The NPS encourages commenting electronically through the NPS Planning, Environment, and Public Comment Web site. If you wish to comment electronically, you may submit your comments online at http://parkplanning.nps.gov/FireIslandBreachManagementPlan.
If you wish to submit your comments in hard copy (e.g., in a letter), you may send them by U.S. Postal Service or other mail delivery service or hand-deliver them to: Chris Soller, Superintendent, Fire Island National Seashore, 120 Laurel Street Patchogue, NY 11772.
A public meeting will be held on November 7th from 7:00 to 8:30 p.m. at the Patchogue-Watch Hill Ferry Terminal at 150 West Ave. in Patchogue, New York. The public meeting will provide an opportunity to learn more about the plan and to ask questions about the plan. Written comments will be accepted during the public meeting.
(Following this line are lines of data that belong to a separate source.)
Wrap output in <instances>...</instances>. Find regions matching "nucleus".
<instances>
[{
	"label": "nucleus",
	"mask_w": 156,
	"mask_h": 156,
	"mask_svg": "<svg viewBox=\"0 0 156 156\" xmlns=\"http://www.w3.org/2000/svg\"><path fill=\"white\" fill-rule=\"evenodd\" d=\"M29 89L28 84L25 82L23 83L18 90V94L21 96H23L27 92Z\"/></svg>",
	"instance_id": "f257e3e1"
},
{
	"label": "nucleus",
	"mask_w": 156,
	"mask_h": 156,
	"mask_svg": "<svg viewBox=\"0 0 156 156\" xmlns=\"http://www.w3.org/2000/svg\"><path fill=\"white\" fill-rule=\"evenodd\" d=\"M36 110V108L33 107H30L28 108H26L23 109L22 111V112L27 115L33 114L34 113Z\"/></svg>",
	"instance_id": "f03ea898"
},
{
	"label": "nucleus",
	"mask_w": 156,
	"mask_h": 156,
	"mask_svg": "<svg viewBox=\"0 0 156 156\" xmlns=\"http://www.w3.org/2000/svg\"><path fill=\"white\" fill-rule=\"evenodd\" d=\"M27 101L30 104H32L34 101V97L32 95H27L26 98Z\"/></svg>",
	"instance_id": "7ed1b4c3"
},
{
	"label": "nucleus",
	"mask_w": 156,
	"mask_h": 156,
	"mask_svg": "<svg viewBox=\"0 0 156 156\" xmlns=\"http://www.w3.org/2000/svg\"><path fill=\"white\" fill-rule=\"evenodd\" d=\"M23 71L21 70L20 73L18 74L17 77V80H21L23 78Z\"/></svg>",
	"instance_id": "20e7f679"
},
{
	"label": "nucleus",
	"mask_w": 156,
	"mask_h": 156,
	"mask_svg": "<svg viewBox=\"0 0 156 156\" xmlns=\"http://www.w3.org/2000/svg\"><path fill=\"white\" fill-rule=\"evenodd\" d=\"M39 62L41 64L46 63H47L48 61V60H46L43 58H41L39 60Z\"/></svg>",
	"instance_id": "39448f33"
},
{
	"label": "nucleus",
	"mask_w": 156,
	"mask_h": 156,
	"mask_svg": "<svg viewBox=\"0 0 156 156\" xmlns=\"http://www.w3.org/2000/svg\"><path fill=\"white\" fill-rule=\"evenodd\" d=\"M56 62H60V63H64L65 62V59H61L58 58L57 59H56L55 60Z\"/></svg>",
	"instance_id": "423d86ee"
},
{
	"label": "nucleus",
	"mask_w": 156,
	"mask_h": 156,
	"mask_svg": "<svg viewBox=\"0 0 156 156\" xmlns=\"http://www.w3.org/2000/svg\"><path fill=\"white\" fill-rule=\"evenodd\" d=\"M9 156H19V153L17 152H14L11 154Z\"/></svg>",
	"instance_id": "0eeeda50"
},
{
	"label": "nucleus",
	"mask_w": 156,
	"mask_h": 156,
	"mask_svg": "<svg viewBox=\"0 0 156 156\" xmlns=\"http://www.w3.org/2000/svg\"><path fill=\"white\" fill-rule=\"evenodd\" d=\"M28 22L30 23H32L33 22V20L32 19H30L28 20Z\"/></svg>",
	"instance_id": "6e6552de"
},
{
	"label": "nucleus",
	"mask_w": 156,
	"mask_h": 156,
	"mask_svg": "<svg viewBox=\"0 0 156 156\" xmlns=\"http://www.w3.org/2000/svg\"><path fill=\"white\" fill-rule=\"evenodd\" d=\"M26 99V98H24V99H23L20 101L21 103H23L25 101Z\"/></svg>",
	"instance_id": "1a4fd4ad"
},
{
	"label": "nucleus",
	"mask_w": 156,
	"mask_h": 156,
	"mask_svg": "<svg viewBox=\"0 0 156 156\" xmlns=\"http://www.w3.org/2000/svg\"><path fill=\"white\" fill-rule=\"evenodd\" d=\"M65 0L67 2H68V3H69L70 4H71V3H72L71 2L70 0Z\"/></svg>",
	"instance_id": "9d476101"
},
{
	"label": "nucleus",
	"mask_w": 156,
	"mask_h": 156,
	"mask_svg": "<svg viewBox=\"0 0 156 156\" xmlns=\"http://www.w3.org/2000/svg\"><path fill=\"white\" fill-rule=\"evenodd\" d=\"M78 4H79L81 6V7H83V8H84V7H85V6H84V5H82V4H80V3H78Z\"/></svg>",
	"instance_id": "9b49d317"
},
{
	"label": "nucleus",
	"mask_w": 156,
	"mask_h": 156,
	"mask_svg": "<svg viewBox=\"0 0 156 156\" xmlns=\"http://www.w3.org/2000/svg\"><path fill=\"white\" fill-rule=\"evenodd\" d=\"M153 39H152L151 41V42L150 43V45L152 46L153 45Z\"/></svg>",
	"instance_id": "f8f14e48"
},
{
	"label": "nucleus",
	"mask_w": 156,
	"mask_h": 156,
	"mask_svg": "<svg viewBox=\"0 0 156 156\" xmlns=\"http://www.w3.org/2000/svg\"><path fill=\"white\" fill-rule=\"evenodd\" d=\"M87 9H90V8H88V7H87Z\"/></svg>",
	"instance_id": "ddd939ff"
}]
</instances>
Comments will not be accepted by fax, email, or in any form other than those specified above. All comments received on the Draft Breach Plan/EIS will be reviewed and considered. An analysis of substantive comments with NPS responses will be provided in a comment analysis report that will be included in the Final Breach Plan/EIS. A comment is considered to be substantive if it raises, debates, or questions a point of fact or policy discussed in the Draft Breach Plan/EIS. Comments that merely state support for or opposition to the proposed action, alternatives, or NPS policy, without providing supporting information, will not be considered substantive. Although all comments will be read and considered in shaping the Final Breach Plan/EIS, only those that are determined to be substantive will be explicitly addressed by the NPS response.
Before including your address, phone number, email address, or other personal identifying information in your comment, you should be aware that your entire comment—including your personal identifying information—may be made publicly available at any time. While you can ask us in your comment to withhold your personal identifying information from public review, we cannot guarantee that we will be able to do so.Start Signature
Dated: August 22, 2016.
Deputy Regional Director, National Park Service, Northeast Region.